====== TEXT ======

Late again. Perhaps this is a...nightly blog? :)

Figured it was time for an update on Those Who Trespass. I've sent 50 queries. {Dude, I had no idea I could find that many possible agents!} FIFTY!

And I've gotten five requests--four fulls, one partial.

It's a whole new level of querying, let me tell you. I thought waiting on a query was bad. Requests are much, much worse.

I owe so much of this to my query, which, in turn, owes itself to Shelley the Awesome Beta, and Robin, the Writing-Accountability-Partner. {Yes, I've revealed her name! Yes, I still have full intention of giving her her own introductory post!}

It's a good query. Not going to lie. And so, so, so much of the credit goes to Shelley and Robin.

And sometimes it kills me. What if? I wonder. What if my query is is worth reading but my book isn't? What if I'm letting down these awesome agents? I know it's not true; I know this is a good book {credit here goes to critic {critique-er?} extraordinaire, Aimee L. Salter, and Shelley the Awesome Beta}. I think it lives up to the query.

I think there are always doubts. I know there are. I read enough blogs. I see the worries. It starts with wondering if your query is good enough. And then you wonder if your partial is...then your full. Then your synopsis, or whatever it is your agent takes to publishers. Then your book in the hands of readers! Then a sequel! What if they feel like you let them down?

You don't have anything to be ashamed of if you do your best. Your best query. Your best story. Your best writing. Your best editing. Your best promotion. Your best invention of a sequel, if yours is the sort of story that merits a sequel. If you let anyone--friend, beta, agent, editor, reader, fan--down, you can't blame yourself if you did your best.

And I've done my best. I know I have. It's all out of my hands now, out of my hands and in God's.

2/16/12

Chocolate Sessions

I ate chocolate yesterday and today.

Yes, this means something. Because I eat chocolate to 1) celebrate, or 2) ...whatever the opposite of celebrate is. Basically, this all adds up to: good news and bad news.

Bad news first. AKA, Chocolate Session #1: A rejection on a full request. A form rejection to a full request. From one of my dream agents. Le many sighs. I've been waiting and waiting and waiting and, yes, expecting every unknown number on my phone to be an offer of representation. But it's not to be. However, I am still alive. And I think this is worth noting. I now know that I can handle rejection of this magnitude. {With chocolate.}

Good news! Chocolate Session #2: I GOT MY DRIVER'S LICENSE TODAY! Passed the test with what amounts to a B-, which I'm sure is a lot worse than what my brother will get in a few years, but it doesn't matter, I am FREE TO DRIVE! I am almost five years late, but I have my driver's license! {The license journey has been long and arduous. And I blogged about it.}

Either way you look at it, I got chocolate out of the deal. And that rocked.

2/1/12

That Problem

I told someone recently that I didn't have that problem. You know, that problem. The one where you send out queries and then check your email every five minutes because, who knows, somebody might have replied! I said I didn't have that problem.

And I didn't. When I said it.

When I said it, I was perfectly at ease with sending out queries and promptly forgetting them. After all, I was used to getting rejections. So no replies were a good thing. No news is good news kind of philosophy.

====== MATERIAL ======

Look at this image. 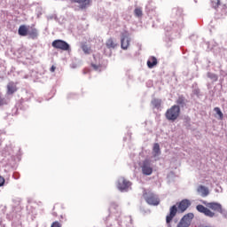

======

LIST OF TASKS:
**a.** Answer these questions from the blog excerpt, with one short answer per line:
(i) How many queries had been sent for Those Who Trespass?
(ii) What did Chocolate Session #2 celebrate?
(iii) What grade does the blog excerpt say the passing test result amounts to?
**b.** Reproduce the passage of the blog excerpt starting with "I think there" and going on through "and in God's.".
**c.** For each statement, answer yes or no according to the blog excerpt and quote the words that decide it:
(i) All five requests were for full manuscripts.
(ii) The rejection of the full request came from one of the author's dream agents.
(iii) The driver's license arrived on schedule.

SOLUTIONS BY TASK:
**a.**
(i) 50
(ii) Getting a driver's license
(iii) A B-

**b.**
I think there are always doubts. I know there are. I read enough blogs. I see the worries. It starts with wondering if your query is good enough. And then you wonder if your partial is...then your full. Then your synopsis, or whatever it is your agent takes to publishers. Then your book in the hands of readers! Then a sequel! What if they feel like you let them down?

You don't have anything to be ashamed of if you do your best. Your best query. Your best story. Your best writing. Your best editing. Your best promotion. Your best invention of a sequel, if yours is the sort of story that merits a sequel. If you let anyone--friend, beta, agent, editor, reader, fan--down, you can't blame yourself if you did your best.

And I've done my best. I know I have. It's all out of my hands now, out of my hands and in God's.

**c.**
(i) No: "four fulls, one partial."
(ii) Yes: "From one of my dream agents."
(iii) No: "I am almost five years late, but I have my driver's license!"